BUND Bund für Umwelt und Naturschutz Deutschland


Lurche und Kriechtiere am Grünen Band

Nahaufnahme eines Laubfrosches an Halm kletternd
Foto: D. Damschen

Laubfrosch

Der Laubfrosch findet sich an verschiedenen Stellen des Grünen Bandes vom Thüringischen Schiefergebirge über die Rhön bis zum Eichsfeld.

Die überwiegend nachtaktiven Laubfrösche sind die kleinsten der einheimischen Frösche und außerem die einzigen, die gerne klettern. Das Klettern wird ihnen ermöglicht durch die Haftscheiben an den Fingern und Zehen.

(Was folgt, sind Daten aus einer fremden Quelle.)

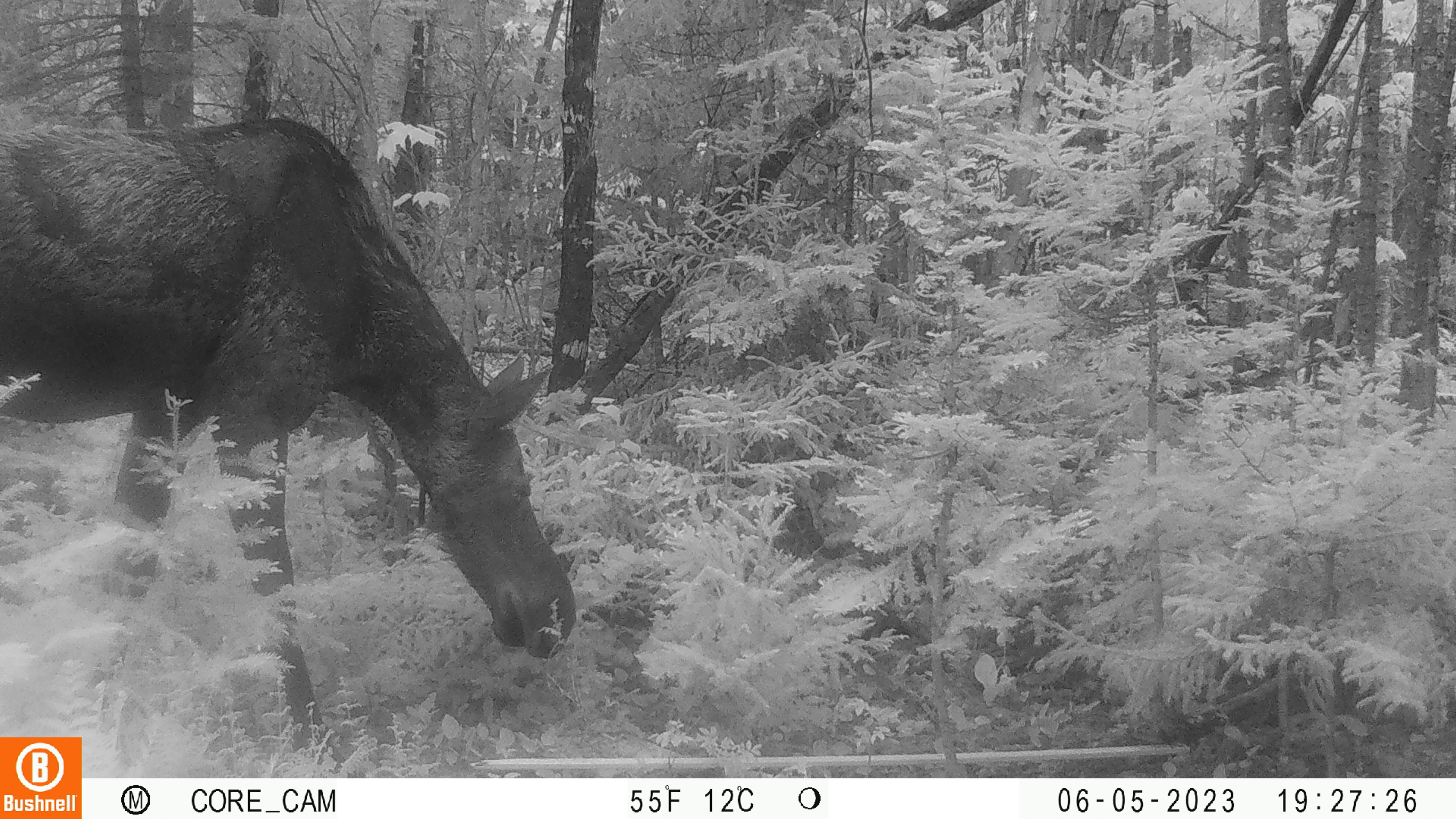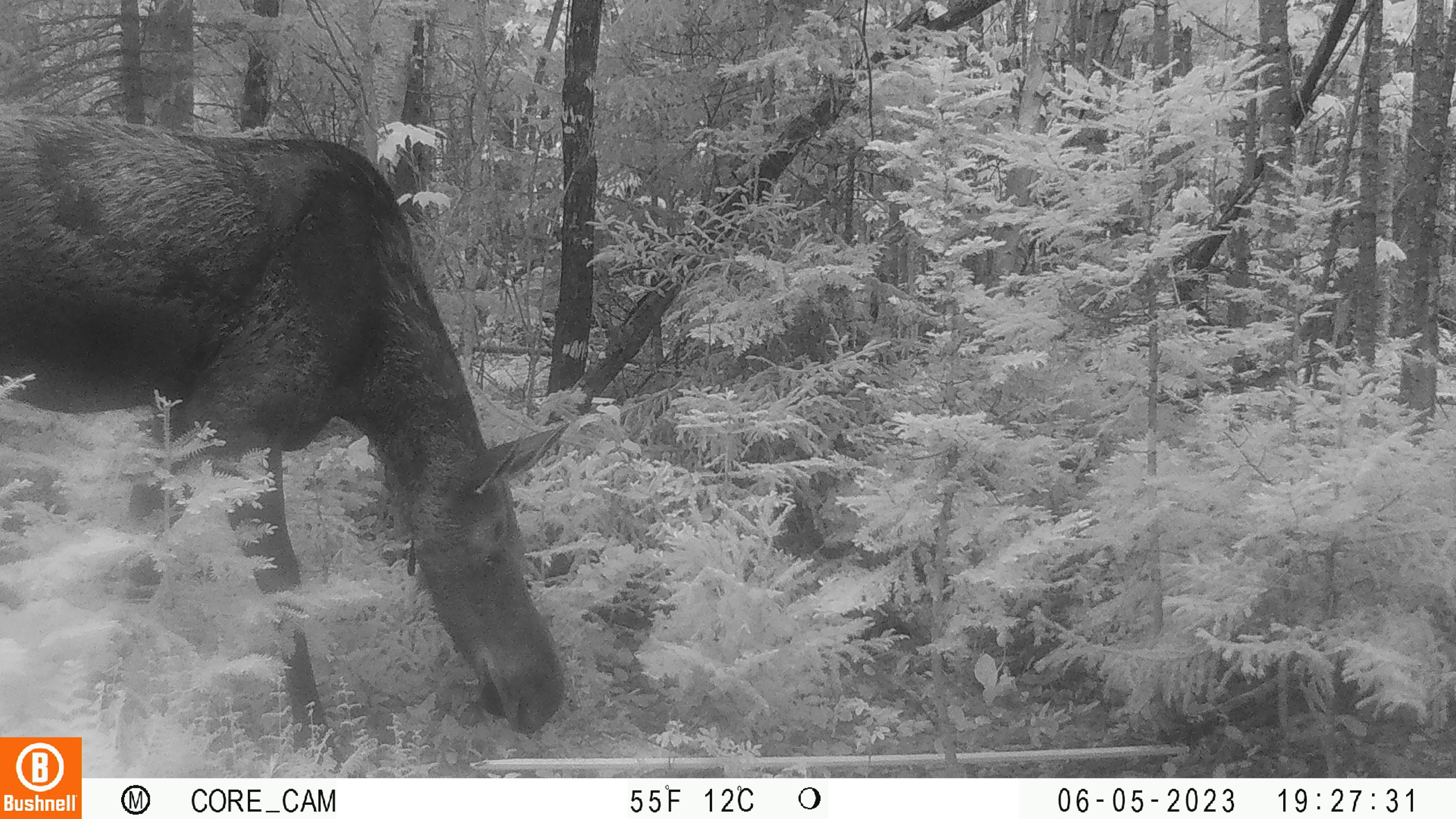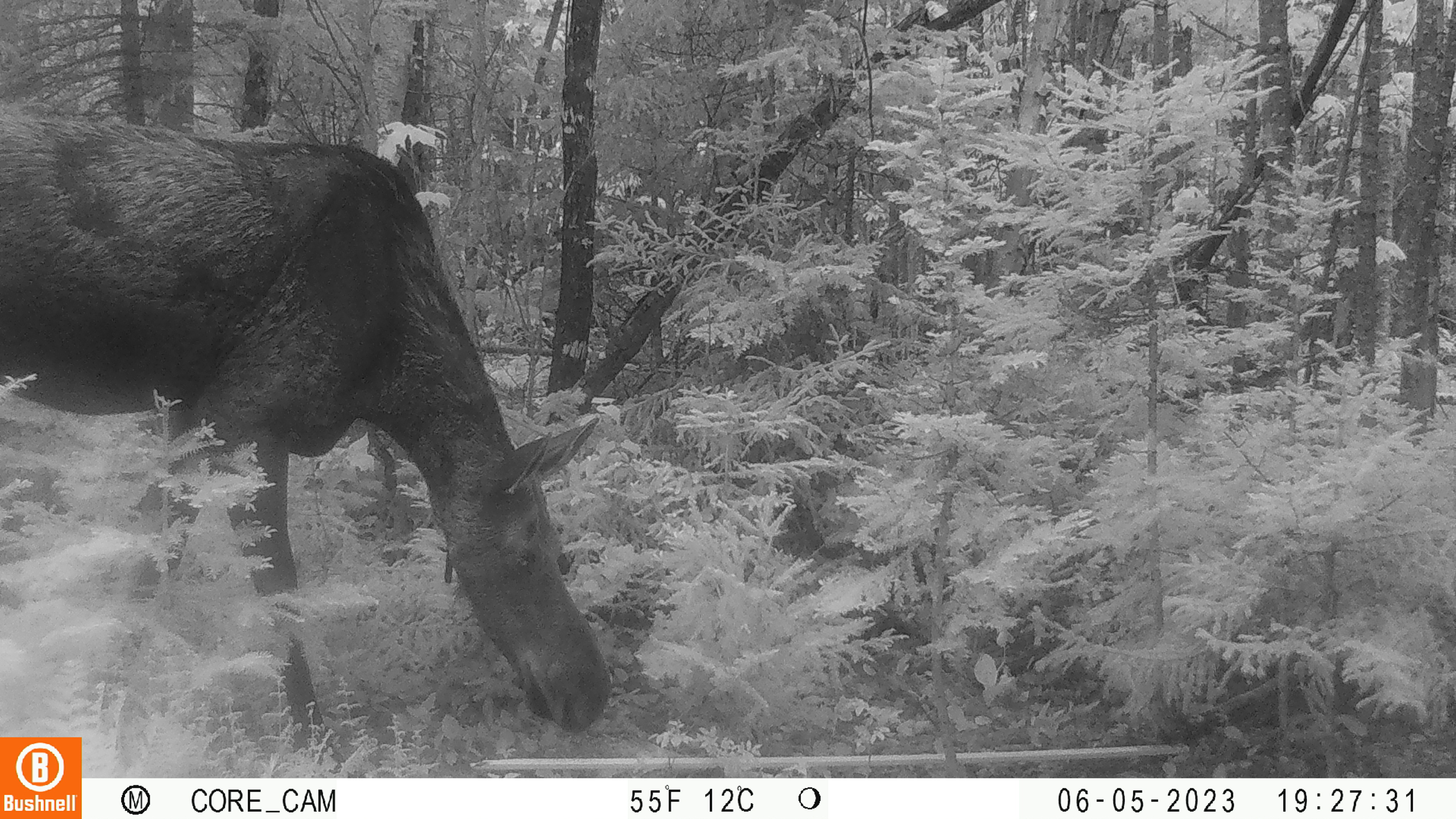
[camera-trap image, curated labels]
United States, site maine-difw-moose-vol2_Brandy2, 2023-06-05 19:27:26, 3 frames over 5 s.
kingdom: Animalia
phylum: Chordata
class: Mammalia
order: Artiodactyla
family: Cervidae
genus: Alces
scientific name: Alces alces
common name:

Gefährdet sind Laubfrösche vor allem durch die Intensivierung der Teich- und Grünlandnutzung. Sie bewohnen strukturreiche Landschaften mit feuchten Bereichen und Sitzwarten. Zum Laichen benötigen sie sonnenexponierte wasserpflanzenreiche Weiher, Teiche und Tümpel. Diese Ansprüche werden im ehemaligen Grenzstreifen an vielen Orten erfüllt.

Nahaufnahme eines blau gefärbten Moorfrosches zur Paarungszeit
Blaues Moorfroschmännchen zur Paarungszeit, Foto: D. Damschen

Moorfrosch

Der streng geschützte Moorfrosch lebt unter anderem am Grünen Band bei Salzwedel. Er braucht regelmäßig überschwemmte Flächen und leidet daher besonders unter der zunehmenden Trockenlegung von Mooren und anderen Feuchtgebieten. Eine Besonderheit des Moorfrosches: Zur Laichzeit färben sich die Männchen himmelblau.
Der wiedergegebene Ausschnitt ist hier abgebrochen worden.